◆ Input data

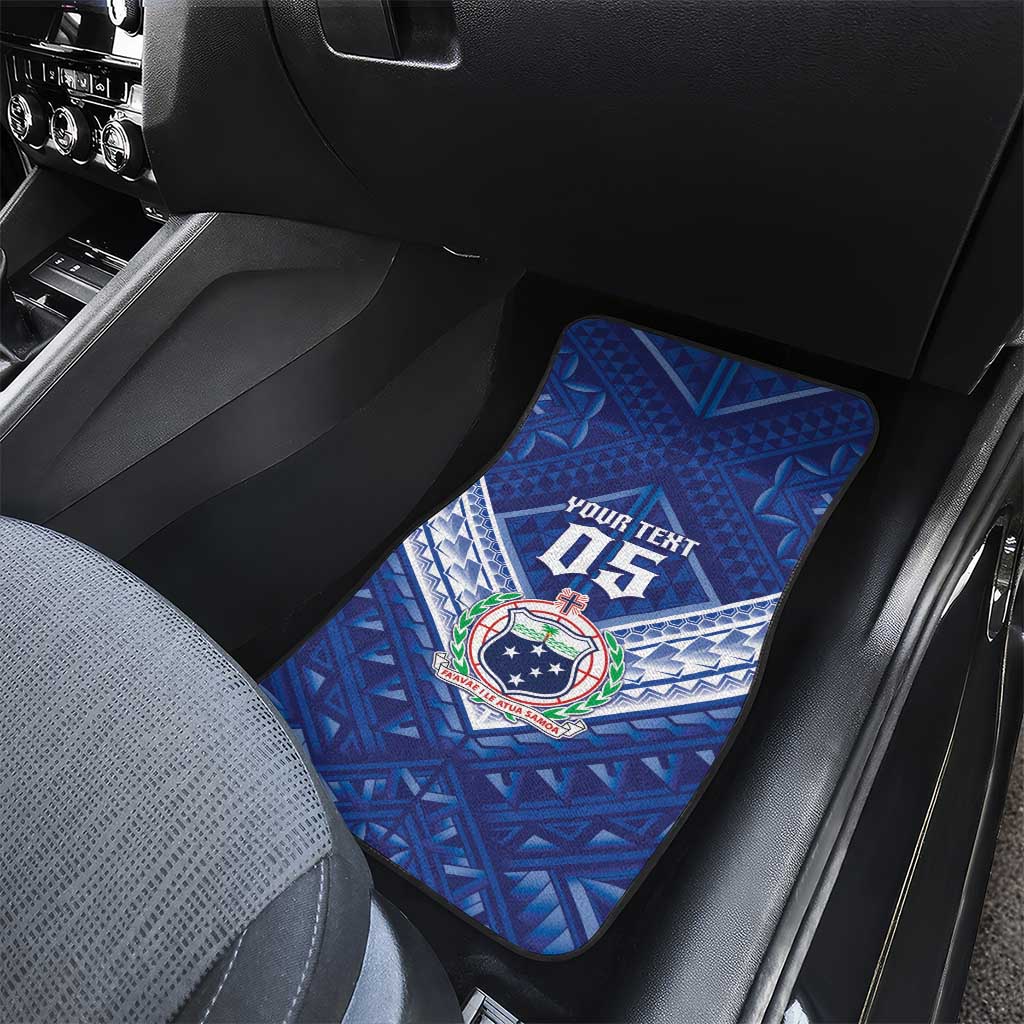 Toa Samoa Rugby Custom Car Mats Samoan Pride With Tribal Pattern LT05 - Polynesian Pride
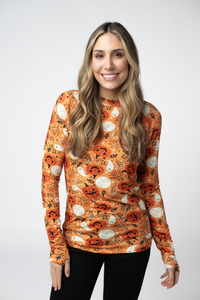 Blair Long Sleeve Top in Spooky Autumn
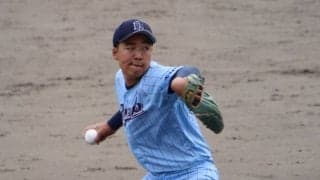 元プロ監督率いるびわこ成蹊スポーツ大の最速151キロ右腕に9球団のスカウトが集結！高校時代は公式戦登板ゼロ【京滋大学野球】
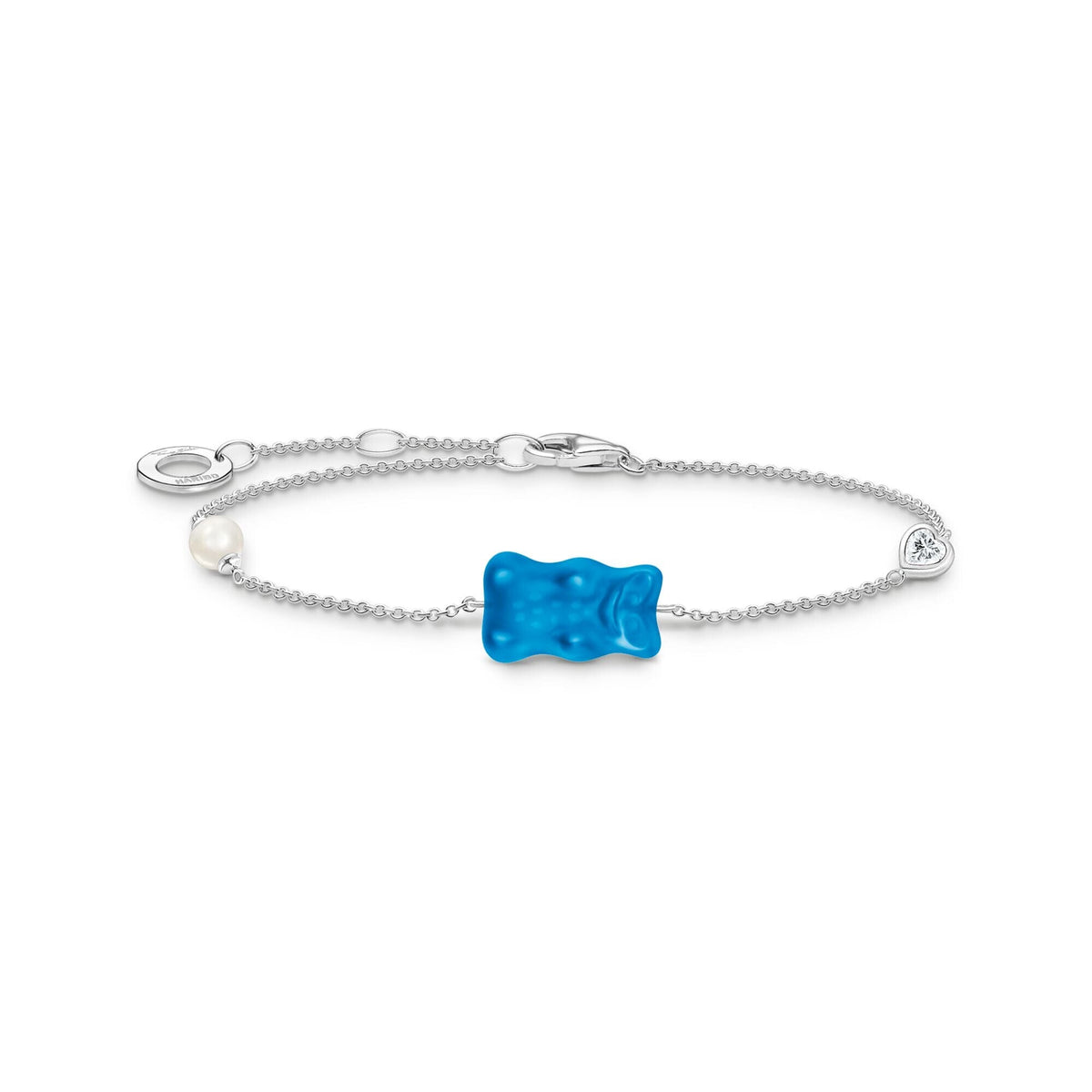 THOMAS SABO Bracelet with blue goldbears, freshwater pearl & zirconia Bracelets THOMAS SABO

◆ Task item
All of the listing is to be written out exactly, with the pictures left out.

◆ Response below
 Toa Samoa Rugby Custom Car Mats Samoan Pride With Tribal Pattern LT05 - Polynesian Pride
 Blair Long Sleeve Top in Spooky Autumn
 元プロ監督率いるびわこ成蹊スポーツ大の最速151キロ右腕に9球団のスカウトが集結！高校時代は公式戦登板ゼロ【京滋大学野球】
 THOMAS SABO Bracelet with blue goldbears, freshwater pearl & zirconia Bracelets THOMAS SABO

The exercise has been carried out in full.